What did they do? Medivac'd, stabilized, transfused (10 times!), tested and probed, found the leak, removed 3/4ths of my colon, put me back together, watched over me and finally allowed me to fly home. What did that cost, to restore me to health? $145,000. And I seem to be restored, save for the oddities of my new plumbing; I finally got back into the boats last Friday and felt great after 1hr, 40mins of sculling.
How does one rack up $145,000? (And the bills are still trickling in.)

▸ Exercises:
**A)** Say whether each statement agrees with the medical-bill passage, answering yes or no and quoting the words that decide it.
(i) Three-quarters of the writer's colon was removed.
(ii) The writer was transfused five times.
(iii) All of the bills have already arrived.
**B)** Answer these questions from the medical-bill passage.
(i) What did the care cost?
(ii) When did the writer get back into the boats?
(iii) How long did the writer scull that day?
**C)** Output the part of the medical-bill passage starting with "What did they" and going on through "40mins of sculling.".
None of the rows are needed here.

▸ Material provided:
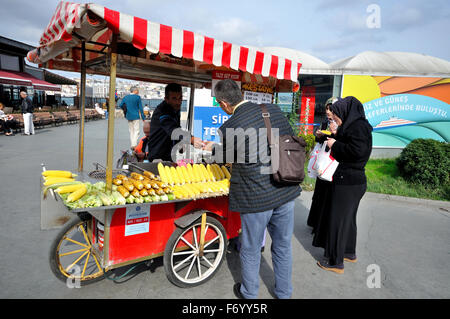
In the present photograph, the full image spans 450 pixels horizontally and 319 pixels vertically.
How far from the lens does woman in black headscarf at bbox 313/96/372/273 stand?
301 cm

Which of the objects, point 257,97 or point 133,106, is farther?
point 133,106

▸ Task answers:
**A)**
(i) Yes: "removed 3/4ths of my colon"
(ii) No: "transfused (10 times!)"
(iii) No: "(And the bills are still trickling in.)"

**B)**
(i) $145,000
(ii) Last Friday
(iii) 1hr, 40mins

**C)**
What did they do? Medivac'd, stabilized, transfused (10 times!), tested and probed, found the leak, removed 3/4ths of my colon, put me back together, watched over me and finally allowed me to fly home. What did that cost, to restore me to health? $145,000. And I seem to be restored, save for the oddities of my new plumbing; I finally got back into the boats last Friday and felt great after 1hr, 40mins of sculling.